YARMOUTH — Timothy Flaherty, a dedicated firefighter who served 33 years with the Portland Fire Department, died early Tuesday after a long, valiant fight with cancer. He was 63.

Mr. Flaherty joined the department in 1972 as a firefighter. He was promoted to a lieutenant in 1978 and spent most of his career with Portland’s Engine 11.

Fire Chief Fred LaMontagne said on Tuesday that he was an outstanding firefighter, who offered guidance, leadership and his friendship to many in the department. He retired in 2005.

“The greatest thing Tim brought to fire service was himself,” LaMontagne said.

“He was a man with a can-do attitude and gave any task he worked on 1,000 percent. I don’t know if we will ever find another one like him.”

He was the husband of Therese Flaherty of Yarmouth for 42 years. He also leaves two children, Melissa McNaboe of Yarmouth and Mark Flaherty of New York City.

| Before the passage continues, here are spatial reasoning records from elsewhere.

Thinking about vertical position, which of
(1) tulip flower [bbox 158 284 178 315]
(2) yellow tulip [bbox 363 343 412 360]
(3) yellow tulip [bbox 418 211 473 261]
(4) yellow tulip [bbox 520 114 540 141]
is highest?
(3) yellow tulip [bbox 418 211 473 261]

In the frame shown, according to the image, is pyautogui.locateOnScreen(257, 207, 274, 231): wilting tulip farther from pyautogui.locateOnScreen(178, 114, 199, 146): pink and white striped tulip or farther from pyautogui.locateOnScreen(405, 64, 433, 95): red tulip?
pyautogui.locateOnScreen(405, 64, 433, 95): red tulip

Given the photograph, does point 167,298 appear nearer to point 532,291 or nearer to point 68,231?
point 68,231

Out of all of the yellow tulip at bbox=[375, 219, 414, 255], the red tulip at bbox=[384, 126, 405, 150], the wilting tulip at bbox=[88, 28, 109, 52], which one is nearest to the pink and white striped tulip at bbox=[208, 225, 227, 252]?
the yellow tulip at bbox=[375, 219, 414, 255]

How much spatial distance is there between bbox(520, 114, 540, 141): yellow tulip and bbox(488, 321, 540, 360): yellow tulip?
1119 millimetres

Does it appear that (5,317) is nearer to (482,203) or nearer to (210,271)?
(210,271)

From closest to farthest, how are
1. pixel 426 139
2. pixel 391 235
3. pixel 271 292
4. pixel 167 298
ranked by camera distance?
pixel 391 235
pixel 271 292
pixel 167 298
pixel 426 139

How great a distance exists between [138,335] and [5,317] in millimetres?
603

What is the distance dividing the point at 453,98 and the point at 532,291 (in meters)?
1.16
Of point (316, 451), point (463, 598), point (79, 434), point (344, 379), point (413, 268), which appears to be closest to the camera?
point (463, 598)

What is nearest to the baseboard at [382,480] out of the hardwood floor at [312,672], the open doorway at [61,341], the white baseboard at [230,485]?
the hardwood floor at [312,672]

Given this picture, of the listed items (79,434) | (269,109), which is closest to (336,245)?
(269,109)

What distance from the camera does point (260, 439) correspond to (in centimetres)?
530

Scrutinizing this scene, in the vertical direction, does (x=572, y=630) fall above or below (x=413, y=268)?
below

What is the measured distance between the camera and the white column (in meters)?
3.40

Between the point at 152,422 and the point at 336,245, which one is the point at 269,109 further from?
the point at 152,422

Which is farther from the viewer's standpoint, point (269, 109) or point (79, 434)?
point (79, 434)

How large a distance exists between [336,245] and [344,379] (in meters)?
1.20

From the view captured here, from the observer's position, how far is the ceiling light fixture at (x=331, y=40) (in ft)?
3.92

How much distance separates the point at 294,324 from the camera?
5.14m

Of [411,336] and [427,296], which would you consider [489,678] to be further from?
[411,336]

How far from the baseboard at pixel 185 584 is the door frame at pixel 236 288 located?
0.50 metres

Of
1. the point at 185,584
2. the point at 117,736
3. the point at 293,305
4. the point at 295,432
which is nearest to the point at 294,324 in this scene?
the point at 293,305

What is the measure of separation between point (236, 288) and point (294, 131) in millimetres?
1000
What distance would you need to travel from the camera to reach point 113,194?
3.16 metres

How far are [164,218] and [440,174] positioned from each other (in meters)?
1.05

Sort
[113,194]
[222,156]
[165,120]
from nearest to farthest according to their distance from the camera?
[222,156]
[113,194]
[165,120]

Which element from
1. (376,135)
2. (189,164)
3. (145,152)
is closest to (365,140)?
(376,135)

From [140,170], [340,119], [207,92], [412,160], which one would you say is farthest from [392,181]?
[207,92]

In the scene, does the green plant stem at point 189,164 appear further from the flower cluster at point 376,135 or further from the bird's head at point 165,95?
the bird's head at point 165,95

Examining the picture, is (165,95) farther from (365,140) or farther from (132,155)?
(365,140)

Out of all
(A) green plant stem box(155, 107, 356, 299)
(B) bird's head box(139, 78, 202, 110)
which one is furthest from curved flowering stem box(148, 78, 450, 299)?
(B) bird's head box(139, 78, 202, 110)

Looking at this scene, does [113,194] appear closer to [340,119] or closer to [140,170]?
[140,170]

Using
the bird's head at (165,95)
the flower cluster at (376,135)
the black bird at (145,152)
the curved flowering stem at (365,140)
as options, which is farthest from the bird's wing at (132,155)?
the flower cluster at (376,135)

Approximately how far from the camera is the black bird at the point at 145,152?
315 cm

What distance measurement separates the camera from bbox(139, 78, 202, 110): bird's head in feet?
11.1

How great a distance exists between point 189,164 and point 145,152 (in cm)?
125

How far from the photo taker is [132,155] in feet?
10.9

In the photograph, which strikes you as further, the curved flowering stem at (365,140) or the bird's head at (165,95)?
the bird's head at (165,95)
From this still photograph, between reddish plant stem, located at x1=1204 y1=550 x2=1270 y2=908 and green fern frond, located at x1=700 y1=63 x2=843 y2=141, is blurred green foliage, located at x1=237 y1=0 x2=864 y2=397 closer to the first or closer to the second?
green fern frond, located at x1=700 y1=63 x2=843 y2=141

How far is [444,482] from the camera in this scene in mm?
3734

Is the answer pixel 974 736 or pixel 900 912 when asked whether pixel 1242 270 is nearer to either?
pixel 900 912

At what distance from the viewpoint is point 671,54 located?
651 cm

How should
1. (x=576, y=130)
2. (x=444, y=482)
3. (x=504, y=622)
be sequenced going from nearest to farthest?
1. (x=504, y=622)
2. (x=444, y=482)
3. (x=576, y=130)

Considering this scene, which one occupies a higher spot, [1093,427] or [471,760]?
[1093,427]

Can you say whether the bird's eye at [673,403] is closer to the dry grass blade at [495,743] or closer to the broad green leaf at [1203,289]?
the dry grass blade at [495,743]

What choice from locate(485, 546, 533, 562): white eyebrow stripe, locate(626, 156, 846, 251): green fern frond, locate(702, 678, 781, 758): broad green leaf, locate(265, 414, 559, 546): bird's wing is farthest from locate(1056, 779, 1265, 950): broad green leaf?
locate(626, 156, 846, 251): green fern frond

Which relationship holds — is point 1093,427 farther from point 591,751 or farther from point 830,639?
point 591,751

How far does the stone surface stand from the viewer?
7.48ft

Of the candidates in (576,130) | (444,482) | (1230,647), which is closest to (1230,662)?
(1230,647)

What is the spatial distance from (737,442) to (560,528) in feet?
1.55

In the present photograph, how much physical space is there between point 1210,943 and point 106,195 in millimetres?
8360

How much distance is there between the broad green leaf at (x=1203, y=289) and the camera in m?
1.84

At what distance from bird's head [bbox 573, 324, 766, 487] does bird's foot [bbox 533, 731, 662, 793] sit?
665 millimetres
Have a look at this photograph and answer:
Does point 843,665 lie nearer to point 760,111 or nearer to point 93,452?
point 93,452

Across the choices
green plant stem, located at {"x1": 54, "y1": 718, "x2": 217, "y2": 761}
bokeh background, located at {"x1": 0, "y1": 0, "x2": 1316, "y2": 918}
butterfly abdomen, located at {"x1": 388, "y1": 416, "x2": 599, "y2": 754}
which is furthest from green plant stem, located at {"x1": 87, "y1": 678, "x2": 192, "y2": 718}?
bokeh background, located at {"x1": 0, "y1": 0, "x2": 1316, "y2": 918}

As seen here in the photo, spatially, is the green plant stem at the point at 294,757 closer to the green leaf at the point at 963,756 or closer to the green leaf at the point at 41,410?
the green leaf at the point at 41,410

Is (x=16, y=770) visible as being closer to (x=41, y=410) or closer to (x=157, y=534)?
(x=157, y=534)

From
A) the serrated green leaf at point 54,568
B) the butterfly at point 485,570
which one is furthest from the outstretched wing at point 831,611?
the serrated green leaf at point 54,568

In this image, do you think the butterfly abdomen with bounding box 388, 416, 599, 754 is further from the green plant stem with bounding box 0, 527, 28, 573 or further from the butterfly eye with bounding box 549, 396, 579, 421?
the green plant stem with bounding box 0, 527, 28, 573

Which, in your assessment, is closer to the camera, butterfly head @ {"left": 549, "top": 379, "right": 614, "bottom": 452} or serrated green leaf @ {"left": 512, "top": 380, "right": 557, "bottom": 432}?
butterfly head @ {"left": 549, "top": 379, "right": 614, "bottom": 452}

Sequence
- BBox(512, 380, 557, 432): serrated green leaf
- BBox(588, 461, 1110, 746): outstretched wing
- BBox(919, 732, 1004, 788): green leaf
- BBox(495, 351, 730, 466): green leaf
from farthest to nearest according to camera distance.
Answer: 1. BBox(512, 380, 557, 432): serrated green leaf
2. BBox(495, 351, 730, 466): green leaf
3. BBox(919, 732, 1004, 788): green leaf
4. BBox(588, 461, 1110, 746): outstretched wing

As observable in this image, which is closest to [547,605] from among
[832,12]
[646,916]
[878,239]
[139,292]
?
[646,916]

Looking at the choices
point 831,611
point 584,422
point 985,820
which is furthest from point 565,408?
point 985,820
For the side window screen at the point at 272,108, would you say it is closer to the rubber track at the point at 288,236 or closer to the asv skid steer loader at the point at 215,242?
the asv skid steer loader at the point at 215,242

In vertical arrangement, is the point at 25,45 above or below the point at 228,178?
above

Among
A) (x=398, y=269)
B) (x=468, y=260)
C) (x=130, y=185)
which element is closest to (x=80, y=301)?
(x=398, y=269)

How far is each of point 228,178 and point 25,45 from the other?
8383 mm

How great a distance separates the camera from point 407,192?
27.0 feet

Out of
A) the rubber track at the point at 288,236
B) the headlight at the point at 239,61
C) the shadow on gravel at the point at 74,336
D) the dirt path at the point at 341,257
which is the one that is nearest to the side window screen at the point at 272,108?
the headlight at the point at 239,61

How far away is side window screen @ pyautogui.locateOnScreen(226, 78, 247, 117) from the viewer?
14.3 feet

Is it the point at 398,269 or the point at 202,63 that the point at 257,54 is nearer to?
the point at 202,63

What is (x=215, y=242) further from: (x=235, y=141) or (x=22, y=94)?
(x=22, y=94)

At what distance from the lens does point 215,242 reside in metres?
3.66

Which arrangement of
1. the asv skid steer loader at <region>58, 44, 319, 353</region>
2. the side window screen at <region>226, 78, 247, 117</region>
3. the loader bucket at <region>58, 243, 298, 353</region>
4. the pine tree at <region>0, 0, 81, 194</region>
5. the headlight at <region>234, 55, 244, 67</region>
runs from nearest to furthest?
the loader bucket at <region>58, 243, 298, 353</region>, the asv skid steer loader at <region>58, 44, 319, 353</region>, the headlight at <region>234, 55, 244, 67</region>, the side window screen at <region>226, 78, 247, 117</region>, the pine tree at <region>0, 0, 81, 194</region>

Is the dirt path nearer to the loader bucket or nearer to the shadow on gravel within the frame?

He was remembered by his wife and children on Tuesday as a warm, caring and compassionate guy who lived a simple life and loved his four grandchildren to pieces.

“His grandchildren were the light of his life,” his wife said.

She remembers the day they met – in a typing class during their sophomore year at Portland High School.

“He was the love of my life,” she said. “We had a beautiful life together. He would do anything to make me happy and he always did. … I feel so blessed to have had him for 42 years.”

In addition to being a firefighter, Mr. Flaherty ran a painting business on the side. His wife said he was an accomplished painter, who had a solid reputation and was known for his clean lines.

“He was an artist. He had such skill with a brush,” his wife said.

He had a passion for gardening too, said his daughter. “He gave me perfect gardening advice too,” McNaboe said. “I learned a lot from him.”

His son shared fond memories of the times he went hunting and fishing with his father.

“He showed me the ropes,” Mark Flaherty said.

“The one thing he always said to me was, ‘Do what you need to do.’ That sums it up for me. He was very supportive. He was really down to earth. He really showed that unconditional love.”

In 2004, Mr. Flaherty was diagnosed with myelofibrosis, a serious bone marrow disorder. His wife said he had a positive outlook and continued to work throughout his illness, and fought hard to live.

“He fought till the end,” she said. “I’ll miss the life we spent together. He was the best husband I could have asked for. … He was my hero.”